One winter evening, during my first year at the University of Toronto, I numbly sat in a dark auditorium where powerpoint slides depicting phylogenetic trees of the flu virus flashed before my eyes; all the while I sadly thought about my upcoming essay on Creationism vs Evolution. I remarked then to myself, how interesting it was that all of us, creationists and scientists alike, subjected ourselves to the flu shot.
And I wondered if my fellow believers knew they were carrying the anti-christ in their veins…
Nowadays synonymous with 3-plus days of serious discomfort and pain, the influenza was once responsible for the deaths of over 40 million people worldwide between 1918 and 1919 – and that’s just the one strain of the influenza (type A, also responsible for the “spanish flu”). This disease had, however, already been responsible for the loss of many lives before this 20th century deadly outbreak; it had even been described by Hippocrates around 2,400 years ago.
But today this has all changed as we now have a vaccine that protects our poor little souls from this dire fate. Phew, thank God! Right?
Wrong. Thank Darwin.
The most common human flu vaccine is the “trivalent influenza vaccine”, which contains purified and inactivated material from three viral strains (two influenza A virus subtypes and one influenza B virus strain). The decision of which subtypes and strains of the virus to include in the cocktail is relegated to scientists of fields such as molecular virology, pathogenesis and molecular evolution. This last field of study is responsible for making prediction about which strains will be the most infectious on any given year, through the study of the virus’ taxonomic and phylogenetic relationships (or the evolution of the influenza virus).
Understanding how the flu virus works and how to prevent its spread requires basic research on how viruses enter cells, replicate, mutate, evolve into new strains and induce an immune response. The tecnique used by Bush et al (1999), for instance, seems to have successfully predicted – through the analysis of the molecular evolution of flu strains through recent years – the flu strains for the 8 years prior to 1999.
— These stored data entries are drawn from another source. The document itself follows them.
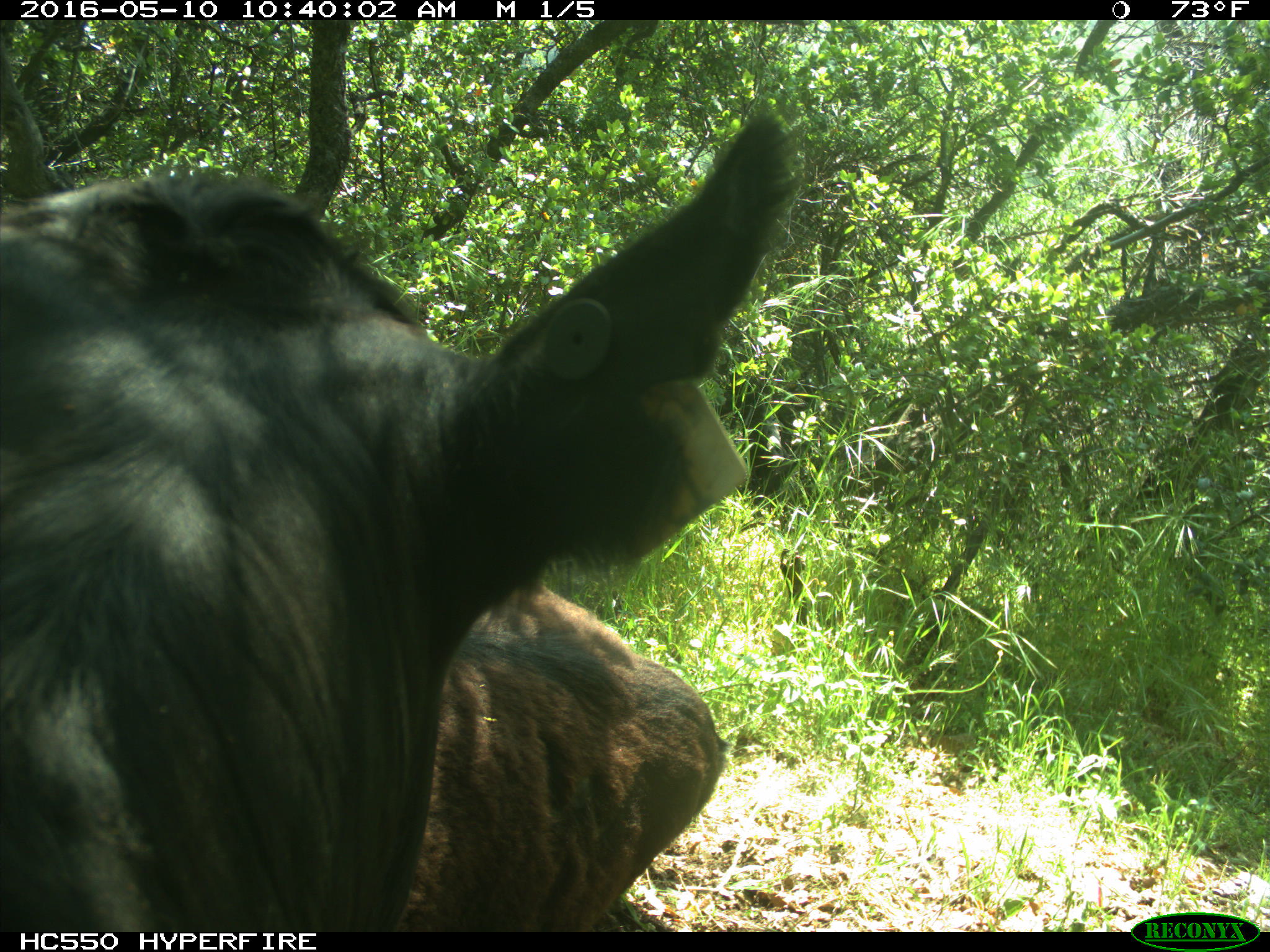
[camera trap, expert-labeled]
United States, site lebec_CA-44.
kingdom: Animalia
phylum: Chordata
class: Mammalia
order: Artiodactyla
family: Bovidae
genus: Bos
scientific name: Bos taurus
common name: domestic cow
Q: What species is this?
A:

The bird flu, which has been all the rage these days, is caused itself by a viral subtype (H5N1) of the spanish influenza virus, influenza A. A vaccine against H5N1 has been approved by the US in April 2007. Two people have officially died of this flu strain this year.
The beauty in this, is that Evolution can single-handedly predict harmful outbreaks of this disease and provide protection against them, without the need for ‘magic cloaks’. But while I will gladly take the flu jab on any given year, I would strongly suggest Creationists not to go near that Evolutionary needle; as far as Creationism goes, the flu shot is the anti-christ in liquid form.
… And I bet they never would have thought it possible to find Salvation in Evolution. How about that, eh?